Lastly, the majority emphasizes what it describes as Father's "fitness," as though it negates even the possibility of any additional proceedings. Simply put, the use of "fitness" in the present context strains the meaning of the word. Furthermore, and most critically for our purposes, parental "fitness" does not obviate visitation. This includes the potential visitation rights of nonparents. See KRS 403.320(4) ; and KRS 405.021 (grandparent visitation). For example, if Elliott was Child's relation by blood or affinity, the circuit court would be well-within its discretion to award her visitation rights under KRS 403.320(4). There is nothing in Troxel that would command a contrary result. Indeed, barring some constitutional infirmity that has not been argued here, there is nothing in KRS Chapters 403, 405, or any other relevant provisions of our domestic code that offends Troxel ’s central holding. See 16 LOUISE EVERETT GRAHAM & JAMES E. KELLER , KY. PRAC. DOMESTIC RELATIONS L. § 22:2 Visitation – Persons entitled ; and § 22:4 Visitation – Standards for awarding – Grandparent (2021).

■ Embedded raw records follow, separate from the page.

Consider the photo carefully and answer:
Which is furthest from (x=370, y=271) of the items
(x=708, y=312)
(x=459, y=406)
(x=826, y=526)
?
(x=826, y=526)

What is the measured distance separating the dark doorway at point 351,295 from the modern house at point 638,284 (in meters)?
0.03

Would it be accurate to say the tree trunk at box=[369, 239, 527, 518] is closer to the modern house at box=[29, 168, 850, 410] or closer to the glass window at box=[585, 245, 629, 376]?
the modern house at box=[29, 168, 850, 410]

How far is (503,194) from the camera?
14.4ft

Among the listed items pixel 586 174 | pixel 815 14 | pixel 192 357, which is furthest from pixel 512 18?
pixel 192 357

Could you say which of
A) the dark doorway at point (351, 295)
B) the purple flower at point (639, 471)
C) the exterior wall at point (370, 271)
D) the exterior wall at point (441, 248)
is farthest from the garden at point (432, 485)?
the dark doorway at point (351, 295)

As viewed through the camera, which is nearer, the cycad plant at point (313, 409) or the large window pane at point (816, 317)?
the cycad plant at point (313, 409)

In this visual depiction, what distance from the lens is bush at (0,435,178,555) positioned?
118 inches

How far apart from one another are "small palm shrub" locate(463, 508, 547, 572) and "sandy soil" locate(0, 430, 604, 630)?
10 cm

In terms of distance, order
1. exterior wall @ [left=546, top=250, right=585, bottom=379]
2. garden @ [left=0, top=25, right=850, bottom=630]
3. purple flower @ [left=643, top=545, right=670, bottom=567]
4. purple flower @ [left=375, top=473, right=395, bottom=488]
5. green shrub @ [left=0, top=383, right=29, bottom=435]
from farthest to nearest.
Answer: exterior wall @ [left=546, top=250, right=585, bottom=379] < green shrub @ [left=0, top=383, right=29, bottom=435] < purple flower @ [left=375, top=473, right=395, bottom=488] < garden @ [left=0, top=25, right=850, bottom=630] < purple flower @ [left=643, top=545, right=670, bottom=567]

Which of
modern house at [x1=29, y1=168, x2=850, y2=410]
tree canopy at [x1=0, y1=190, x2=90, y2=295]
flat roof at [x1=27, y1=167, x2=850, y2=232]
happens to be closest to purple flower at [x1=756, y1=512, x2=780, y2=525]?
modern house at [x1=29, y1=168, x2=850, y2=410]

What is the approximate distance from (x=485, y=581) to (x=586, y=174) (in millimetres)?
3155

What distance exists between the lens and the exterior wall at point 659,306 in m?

Although somewhat trivial considering the additional concerns at issue here, when asked by the judge to spell his live-in girlfriend's name, Father was unable to do so. Not so trivial, however, is Father's testimony that she was Child's caretaker while Father was at work.
The present case exposes many things, an all too familiar family tragedy, an error of law, etc. What it does not yield is a gross abuse of state power as the majority would infer. Therefore, while I concur with the majority's ultimate result, I do so with fidelity to our United States Constitution, but also in consideration of the laws enacted by our duly elected General Assembly, and with the utmost respect for our family courts – of whom much is expected; and to those whose lives are forever altered by their decisions – to whom much is owed.